- _WORK ITEM_
The records below hold a stretch from the line with "Зограб Мнацаканян представил" through the line with "Clicktheflat The Warsaw"; return exactly those lines, ends included, and nothing more.

- _AVAILABLE DATA_
==============================

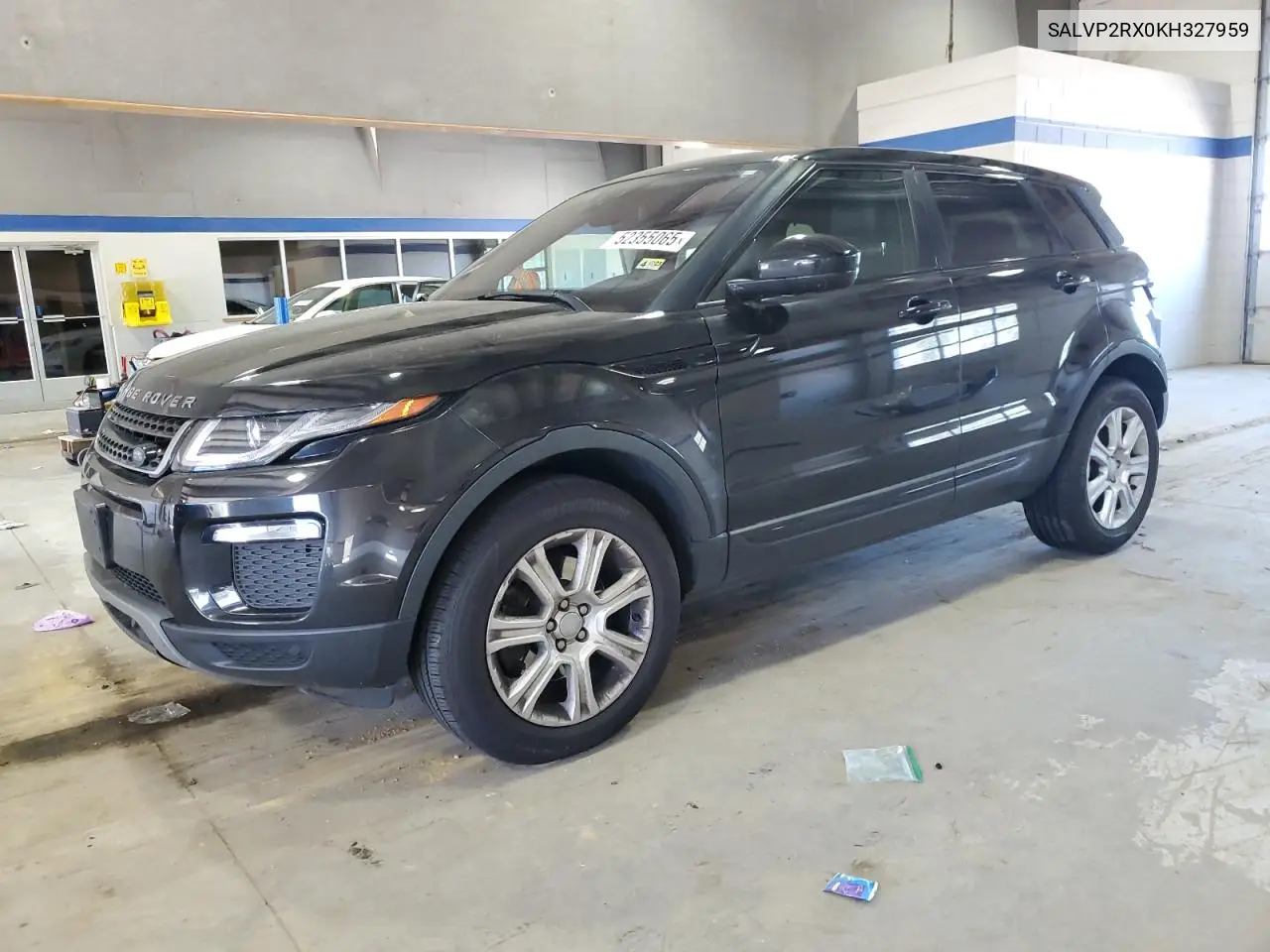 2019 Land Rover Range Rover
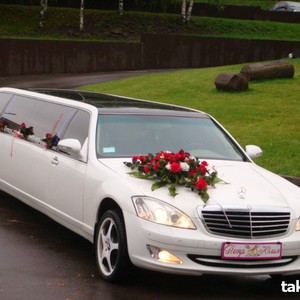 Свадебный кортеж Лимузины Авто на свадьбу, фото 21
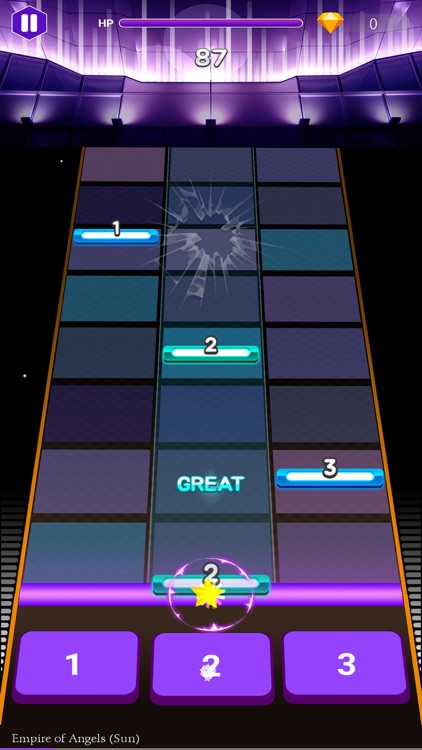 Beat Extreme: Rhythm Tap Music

==============================

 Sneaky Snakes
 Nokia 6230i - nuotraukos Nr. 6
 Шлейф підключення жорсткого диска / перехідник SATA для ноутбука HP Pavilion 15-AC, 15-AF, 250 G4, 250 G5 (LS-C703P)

==============================

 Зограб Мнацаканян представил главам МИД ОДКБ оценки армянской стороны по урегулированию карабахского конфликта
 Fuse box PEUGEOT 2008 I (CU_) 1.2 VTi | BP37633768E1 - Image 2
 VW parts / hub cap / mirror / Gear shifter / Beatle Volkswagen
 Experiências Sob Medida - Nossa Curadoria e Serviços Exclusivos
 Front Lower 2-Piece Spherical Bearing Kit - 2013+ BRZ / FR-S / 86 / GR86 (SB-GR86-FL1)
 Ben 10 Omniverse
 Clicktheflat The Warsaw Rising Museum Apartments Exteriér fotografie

==============================

- _EXERCISE SOLUTION_
 Зограб Мнацаканян представил главам МИД ОДКБ оценки армянской стороны по урегулированию карабахского конфликта
 Fuse box PEUGEOT 2008 I (CU_) 1.2 VTi | BP37633768E1 - Image 2
 VW parts / hub cap / mirror / Gear shifter / Beatle Volkswagen
 Experiências Sob Medida - Nossa Curadoria e Serviços Exclusivos
 Front Lower 2-Piece Spherical Bearing Kit - 2013+ BRZ / FR-S / 86 / GR86 (SB-GR86-FL1)
 Ben 10 Omniverse
 Clicktheflat The Warsaw Rising Museum Apartments Exteriér fotografie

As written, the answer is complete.